Step 3: Assembly, atmospheric river edition

Earth Star Voyager, a Disney tv-series-plot-recycled-into-a-movie-of-the-week from 1988 spent about three hours hinting about “Assembly” that would finally get explained at the two and a half hour mark.

I won’t spoil it for you.

Even if, you know, it looks greviously silly when compared to certain other shows that hadn’t grown the beard yet that also were showing new episodes around then.

Linear Rail prep

Since it needs to sit in a bath, I figured I’d do all four of the non-preloaded rails before I got started on the actual assembly

I decided to follow the written docs on the LDO website because I hate videos. Basically, 10 minutes in 90% Isopropyl Alcohol in the cute little individualized birdbath to get the grease off. And then SuperLube 21030 is one of the suggested greases.

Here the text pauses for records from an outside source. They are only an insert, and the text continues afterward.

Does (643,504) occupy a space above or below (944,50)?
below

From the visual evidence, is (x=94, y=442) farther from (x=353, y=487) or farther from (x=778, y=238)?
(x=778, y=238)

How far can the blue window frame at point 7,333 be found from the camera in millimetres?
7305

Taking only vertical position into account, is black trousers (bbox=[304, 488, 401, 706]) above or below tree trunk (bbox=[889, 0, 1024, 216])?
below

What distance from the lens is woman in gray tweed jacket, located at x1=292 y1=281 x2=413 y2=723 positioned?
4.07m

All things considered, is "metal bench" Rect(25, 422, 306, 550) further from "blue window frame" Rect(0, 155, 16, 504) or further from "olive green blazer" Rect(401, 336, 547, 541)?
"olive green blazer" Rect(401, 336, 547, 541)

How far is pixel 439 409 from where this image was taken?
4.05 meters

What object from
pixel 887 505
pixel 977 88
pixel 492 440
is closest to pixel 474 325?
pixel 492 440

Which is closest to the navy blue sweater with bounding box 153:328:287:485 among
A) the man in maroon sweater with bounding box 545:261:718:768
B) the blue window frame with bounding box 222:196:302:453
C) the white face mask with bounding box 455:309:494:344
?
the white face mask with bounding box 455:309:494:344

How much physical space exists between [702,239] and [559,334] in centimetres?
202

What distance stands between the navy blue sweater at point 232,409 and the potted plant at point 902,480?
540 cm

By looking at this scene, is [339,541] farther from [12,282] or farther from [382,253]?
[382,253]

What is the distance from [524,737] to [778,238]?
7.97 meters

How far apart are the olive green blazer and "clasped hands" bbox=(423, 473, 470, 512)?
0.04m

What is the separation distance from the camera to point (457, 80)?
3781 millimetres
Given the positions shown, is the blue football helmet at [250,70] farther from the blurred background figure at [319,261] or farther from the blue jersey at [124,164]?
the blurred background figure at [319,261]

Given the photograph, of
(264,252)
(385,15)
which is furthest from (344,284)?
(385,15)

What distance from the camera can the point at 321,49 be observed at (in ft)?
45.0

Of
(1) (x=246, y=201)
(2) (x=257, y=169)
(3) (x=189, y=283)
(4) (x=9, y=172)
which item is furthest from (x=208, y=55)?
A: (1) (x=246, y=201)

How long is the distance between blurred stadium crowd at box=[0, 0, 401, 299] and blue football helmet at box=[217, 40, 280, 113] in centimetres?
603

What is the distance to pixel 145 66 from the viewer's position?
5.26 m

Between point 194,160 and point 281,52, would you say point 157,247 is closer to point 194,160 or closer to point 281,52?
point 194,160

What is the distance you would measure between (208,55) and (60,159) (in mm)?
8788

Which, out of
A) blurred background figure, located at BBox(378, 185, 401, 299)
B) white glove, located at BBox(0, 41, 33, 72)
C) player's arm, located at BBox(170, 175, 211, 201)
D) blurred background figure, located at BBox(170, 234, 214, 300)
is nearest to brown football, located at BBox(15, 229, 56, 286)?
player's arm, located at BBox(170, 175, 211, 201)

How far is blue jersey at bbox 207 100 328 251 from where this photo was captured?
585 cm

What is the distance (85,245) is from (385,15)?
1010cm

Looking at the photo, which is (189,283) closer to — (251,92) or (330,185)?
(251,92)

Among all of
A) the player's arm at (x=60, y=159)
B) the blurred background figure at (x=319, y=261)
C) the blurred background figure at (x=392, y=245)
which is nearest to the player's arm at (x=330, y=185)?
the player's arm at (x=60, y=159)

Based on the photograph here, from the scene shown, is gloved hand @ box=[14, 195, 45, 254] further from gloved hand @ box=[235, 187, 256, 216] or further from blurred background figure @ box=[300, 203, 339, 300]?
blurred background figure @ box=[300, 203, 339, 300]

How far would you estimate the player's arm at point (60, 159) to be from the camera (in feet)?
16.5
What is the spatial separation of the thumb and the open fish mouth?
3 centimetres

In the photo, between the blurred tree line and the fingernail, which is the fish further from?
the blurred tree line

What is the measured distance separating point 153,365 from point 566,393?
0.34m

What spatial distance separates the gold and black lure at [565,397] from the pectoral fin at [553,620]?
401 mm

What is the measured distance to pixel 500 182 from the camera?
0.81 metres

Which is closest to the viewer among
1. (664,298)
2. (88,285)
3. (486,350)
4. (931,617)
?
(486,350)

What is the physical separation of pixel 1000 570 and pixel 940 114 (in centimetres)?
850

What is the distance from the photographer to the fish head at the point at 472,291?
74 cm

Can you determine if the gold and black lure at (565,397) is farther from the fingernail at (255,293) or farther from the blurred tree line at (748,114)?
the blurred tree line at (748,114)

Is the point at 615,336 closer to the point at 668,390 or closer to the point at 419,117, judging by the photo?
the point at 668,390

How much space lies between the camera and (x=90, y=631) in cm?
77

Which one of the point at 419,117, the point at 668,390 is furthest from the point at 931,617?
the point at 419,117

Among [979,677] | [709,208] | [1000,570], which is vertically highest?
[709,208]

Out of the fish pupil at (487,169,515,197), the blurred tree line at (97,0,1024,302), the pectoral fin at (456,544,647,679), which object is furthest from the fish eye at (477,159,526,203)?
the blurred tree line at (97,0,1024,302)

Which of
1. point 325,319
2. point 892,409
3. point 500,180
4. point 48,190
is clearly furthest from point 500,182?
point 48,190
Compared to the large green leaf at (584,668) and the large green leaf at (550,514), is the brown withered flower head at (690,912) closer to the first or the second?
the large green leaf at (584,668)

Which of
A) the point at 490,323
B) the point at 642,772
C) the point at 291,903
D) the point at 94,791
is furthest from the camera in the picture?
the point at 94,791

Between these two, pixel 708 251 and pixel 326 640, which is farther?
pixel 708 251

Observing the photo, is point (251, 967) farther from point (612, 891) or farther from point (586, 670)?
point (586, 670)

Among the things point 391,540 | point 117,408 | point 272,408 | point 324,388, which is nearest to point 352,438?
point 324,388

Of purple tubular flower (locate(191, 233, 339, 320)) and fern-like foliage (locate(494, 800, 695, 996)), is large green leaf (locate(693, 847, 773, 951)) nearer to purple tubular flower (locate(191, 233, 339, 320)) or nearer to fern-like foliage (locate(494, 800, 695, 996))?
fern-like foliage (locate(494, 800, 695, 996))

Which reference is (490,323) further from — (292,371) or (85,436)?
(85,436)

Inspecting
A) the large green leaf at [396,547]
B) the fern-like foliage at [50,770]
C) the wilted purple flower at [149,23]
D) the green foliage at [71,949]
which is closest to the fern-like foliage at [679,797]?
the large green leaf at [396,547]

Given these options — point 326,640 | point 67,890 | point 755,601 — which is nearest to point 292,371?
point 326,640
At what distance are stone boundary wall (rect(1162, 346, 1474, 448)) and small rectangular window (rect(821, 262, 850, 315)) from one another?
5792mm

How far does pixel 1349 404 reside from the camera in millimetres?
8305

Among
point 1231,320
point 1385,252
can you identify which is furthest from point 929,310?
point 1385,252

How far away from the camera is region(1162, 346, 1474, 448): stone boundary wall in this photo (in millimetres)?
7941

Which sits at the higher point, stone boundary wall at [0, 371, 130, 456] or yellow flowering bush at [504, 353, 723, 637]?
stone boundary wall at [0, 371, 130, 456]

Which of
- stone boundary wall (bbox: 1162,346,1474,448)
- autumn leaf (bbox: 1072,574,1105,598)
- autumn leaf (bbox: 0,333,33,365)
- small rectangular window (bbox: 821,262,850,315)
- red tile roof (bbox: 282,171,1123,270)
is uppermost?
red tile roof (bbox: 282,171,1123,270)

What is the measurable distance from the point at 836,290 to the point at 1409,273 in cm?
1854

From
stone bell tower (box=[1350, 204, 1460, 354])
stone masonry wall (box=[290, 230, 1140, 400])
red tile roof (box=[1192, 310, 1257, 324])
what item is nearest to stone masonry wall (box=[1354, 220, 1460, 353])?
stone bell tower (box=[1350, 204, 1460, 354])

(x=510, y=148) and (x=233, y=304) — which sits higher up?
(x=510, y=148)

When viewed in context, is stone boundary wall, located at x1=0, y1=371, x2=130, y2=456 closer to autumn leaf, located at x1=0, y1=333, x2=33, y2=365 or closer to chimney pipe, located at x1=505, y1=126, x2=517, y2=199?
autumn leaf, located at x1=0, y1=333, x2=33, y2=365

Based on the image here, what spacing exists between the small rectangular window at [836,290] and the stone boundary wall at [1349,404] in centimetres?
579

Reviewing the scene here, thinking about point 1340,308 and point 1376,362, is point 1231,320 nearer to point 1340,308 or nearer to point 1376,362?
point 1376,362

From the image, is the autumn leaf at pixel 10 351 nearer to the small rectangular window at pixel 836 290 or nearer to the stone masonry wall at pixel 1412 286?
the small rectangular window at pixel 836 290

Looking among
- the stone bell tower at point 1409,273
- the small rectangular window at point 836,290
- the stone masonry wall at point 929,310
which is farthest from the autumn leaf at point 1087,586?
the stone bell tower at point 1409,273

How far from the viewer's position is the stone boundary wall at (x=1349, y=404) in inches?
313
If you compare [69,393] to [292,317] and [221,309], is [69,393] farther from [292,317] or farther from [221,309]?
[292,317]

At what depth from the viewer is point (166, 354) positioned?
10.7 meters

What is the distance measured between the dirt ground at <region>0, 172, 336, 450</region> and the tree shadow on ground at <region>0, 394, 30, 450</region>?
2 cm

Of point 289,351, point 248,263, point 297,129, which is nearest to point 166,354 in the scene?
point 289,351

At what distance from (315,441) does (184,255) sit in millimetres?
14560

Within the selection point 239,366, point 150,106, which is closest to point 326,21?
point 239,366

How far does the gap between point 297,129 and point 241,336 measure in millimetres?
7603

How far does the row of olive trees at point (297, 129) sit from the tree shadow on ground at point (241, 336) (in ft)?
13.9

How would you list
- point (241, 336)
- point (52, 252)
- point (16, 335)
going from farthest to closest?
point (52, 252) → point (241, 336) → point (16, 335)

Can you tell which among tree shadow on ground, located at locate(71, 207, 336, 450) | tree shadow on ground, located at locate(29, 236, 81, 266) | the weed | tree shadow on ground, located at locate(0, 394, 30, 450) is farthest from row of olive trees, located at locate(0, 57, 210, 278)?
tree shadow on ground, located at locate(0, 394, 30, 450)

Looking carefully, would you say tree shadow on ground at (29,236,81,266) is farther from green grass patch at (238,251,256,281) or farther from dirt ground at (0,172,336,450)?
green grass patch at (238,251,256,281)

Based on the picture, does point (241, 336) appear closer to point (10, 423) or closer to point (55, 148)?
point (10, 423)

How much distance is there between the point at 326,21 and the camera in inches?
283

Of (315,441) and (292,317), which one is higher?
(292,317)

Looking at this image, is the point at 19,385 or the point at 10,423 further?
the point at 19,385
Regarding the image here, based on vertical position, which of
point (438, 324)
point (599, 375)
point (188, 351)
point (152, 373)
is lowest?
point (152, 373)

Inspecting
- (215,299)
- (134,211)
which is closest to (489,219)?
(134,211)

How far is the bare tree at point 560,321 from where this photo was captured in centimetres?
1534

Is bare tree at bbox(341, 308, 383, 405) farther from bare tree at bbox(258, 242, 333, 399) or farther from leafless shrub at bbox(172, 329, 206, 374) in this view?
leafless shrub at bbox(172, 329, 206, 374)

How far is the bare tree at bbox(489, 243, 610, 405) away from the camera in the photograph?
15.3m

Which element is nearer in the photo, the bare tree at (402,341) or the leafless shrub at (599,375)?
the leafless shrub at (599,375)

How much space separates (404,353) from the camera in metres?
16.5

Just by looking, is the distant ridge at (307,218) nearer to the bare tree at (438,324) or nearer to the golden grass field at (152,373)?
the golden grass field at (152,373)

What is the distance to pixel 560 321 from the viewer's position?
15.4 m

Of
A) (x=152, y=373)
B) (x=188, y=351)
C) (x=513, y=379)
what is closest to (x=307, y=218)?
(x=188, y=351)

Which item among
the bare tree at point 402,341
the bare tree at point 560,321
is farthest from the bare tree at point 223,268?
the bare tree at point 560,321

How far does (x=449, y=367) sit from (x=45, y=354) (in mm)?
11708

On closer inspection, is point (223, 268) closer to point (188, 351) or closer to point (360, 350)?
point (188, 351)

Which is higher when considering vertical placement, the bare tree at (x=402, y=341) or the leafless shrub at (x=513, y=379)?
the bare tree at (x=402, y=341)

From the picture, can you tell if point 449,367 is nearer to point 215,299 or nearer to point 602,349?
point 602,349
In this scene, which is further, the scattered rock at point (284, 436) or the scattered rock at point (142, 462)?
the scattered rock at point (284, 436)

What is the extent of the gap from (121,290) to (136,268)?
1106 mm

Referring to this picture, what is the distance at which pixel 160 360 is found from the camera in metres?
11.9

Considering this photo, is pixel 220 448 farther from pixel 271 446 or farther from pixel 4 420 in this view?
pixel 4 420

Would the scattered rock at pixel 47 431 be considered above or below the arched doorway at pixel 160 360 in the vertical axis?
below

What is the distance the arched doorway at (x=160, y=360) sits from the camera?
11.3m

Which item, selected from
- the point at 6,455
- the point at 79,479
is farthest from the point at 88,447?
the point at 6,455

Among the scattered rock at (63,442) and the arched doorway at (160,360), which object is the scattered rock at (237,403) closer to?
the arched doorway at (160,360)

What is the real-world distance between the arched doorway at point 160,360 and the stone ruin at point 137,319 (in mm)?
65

I printed a pointy tip that goes on the tube, except that turned out to not work very well because in order to get enough pressure to force it as per the LDO instructions, I ended up squeezing it hard enough to make the SuperLube tube burst. So I switched to a disposable dispensing syringe and then that worked better.

(I have a bit of skepticism about the whole “shipping oil” thing, but I’ll do it anyway. For my bike, a lot of people went on and on about how the oil that comes on your chain is “shipping oil” as if the bike chains are sitting on a boat deck getting salt spray on them and a bunch of Actual Bike People With Mechanical Engineering Degrees explained that actually the chains are dipped into hot oil and it’s probably going to last longer if you leave it on. You are invited to try this on your time.)

This has actually been the most annoying part of assembly so far.

Extrusion Prep

  • There is no un-tapped A extrusion, there’s 10 A/B extrusions
  • There is no un-tapped C extrusion, there’s 4 C/H extrusions
  • I checked manually all of the tapped holes and they seem to be reasonably solid.
  • There is no G or F extrusions (because the Kirigama bed)
  • I am glad that I printed some of the Parametric OpenSCAD tape cutters because they were quite helpful for getting reasonable pieces of blue tape to label the extrusions.


  • “Functional parts and decorating parts” doesn’t include the tools directory. Oops. Since I’ve got to print that, I decided to print the neat compliant remix of the idea that I spotted along with the tools folder.
  • There’s a section on “Populating Nut Carriers” that says that I need 50 M2 nuts and M2x6 screws to fully populate the nut bars. The Formbot kit does not use a metal bar, just the printed nut carrier, and seems to have enough nuts. I read forwards in the manual and I think this is the only application for M2 nuts, even if there are more places where M2 screws are required.
  • The assembly jigs came in real handy because I could leave all of the screws finger-tight, get the 38mm piece on one end and the rail centering guides over the linear rail, and then tighten things down. The rail centering guides in the kit seemed to work fine but the compliant version clips in place more easily.
  • I had printed out some No Drop Nuts for LDO-styled extrusions from the VoronUsers repo in PET-GF ahead of time and I thought they fit because if I shoved one into the extrusion, sans nut, it was fine. But once I got started with installing, it turns out that they are printing a bit oversize and tight. I printed some that were better by scaling down the print but then I started printing the No Drop Nuts from the f-zero repo that never made it up into the users repo and those seem to be fitting much better. One of the “charming” properties of PET over PETG is that if you think PETG sticks to the bed hard, PET sticks even harder, which is convenient given how small the contact area with the build plate is, LOL.

Summary: Atmospheric river edition

I had aspirations of getting farther along on than just the Y rails but the power was out for a few hours and that meant I couldn’t print the No Drop Nuts and kinda disrupted other things as well.

  • Lubing the linear rails is surprisingly annoying.
  • The tools are missing. This sucks. I feel like one of the aspiration of community supported 3D printers is that you can order a set of parts kits and get a fully working printer without having an existing working printer. The tools can be printed with PETG or PLA, which means that you probably know somebody who has a 3D printer that can do it, but it’s still sucky.